Praktik penangkapan ikan yang merusak dan aktivitas pengambilan karang memang sempat meningkatkan pendapatan nelayan di Selayar. Namun berbagai persoalan mulai muncul belakangan. Setidaknya dalam satu dasawarsa terakhir, masyarakat Selayar mulai menghadapi penurunan ketersediaan stok ikan dan rusaknya terumbu karang yang nota bene menjadi rumah bagi banyak jenis ikan.

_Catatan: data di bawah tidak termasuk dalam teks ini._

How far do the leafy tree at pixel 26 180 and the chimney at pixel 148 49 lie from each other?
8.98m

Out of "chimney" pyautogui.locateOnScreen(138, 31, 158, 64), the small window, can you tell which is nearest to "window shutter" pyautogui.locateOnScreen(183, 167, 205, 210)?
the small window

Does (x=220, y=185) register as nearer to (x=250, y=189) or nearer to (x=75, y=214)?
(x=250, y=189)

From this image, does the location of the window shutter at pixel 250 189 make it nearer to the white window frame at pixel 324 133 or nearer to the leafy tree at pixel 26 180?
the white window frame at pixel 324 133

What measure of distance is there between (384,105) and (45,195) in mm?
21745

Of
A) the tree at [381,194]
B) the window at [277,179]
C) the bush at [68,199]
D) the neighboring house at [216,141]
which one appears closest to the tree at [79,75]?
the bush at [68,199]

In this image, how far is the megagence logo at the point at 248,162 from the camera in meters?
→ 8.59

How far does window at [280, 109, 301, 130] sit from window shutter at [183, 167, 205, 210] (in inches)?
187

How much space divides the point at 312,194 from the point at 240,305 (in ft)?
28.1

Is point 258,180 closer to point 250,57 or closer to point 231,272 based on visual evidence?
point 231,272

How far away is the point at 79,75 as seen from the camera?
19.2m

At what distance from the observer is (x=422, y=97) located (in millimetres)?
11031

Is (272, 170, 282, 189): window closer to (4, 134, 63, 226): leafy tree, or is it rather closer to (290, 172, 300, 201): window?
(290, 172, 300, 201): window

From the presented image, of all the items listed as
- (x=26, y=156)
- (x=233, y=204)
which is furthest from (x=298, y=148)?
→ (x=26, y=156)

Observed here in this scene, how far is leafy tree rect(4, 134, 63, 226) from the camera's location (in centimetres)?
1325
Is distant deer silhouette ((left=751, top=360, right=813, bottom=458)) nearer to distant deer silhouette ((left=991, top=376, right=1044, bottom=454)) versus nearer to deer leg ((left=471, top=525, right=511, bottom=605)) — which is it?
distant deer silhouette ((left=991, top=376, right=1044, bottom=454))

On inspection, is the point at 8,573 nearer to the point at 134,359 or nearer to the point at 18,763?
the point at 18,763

Mulai melindungi wilayah laut desa

Menyadari bahwa tugas menjaga dan melestarikan keanekaragaman hayati adalah tanggung jawab bersama Pemerintah dan masyarakat, sejak tahun 2008 Pemerintah Kabupaten Selayar melalui Dinas Kelautan dan Perikanan menerapkan Program Kawasan Konservasi Laut Daerah (KKLD). Oleh Dinas Kelautan dan Perikanan Kabupaten Selayar, KKLD diatur dalam Undang-Undang Nomor 20 Tahun 2007 dan Peraturan Pemerintah No. 60 Tahun 2007 tentang konservasi wilayah perairan. Tujuan utama program ini adalah menyediakan daerah perlindungan khusus untuk menjaga kelestarian hayati laut dan mencegah kerusakan terumbu karang.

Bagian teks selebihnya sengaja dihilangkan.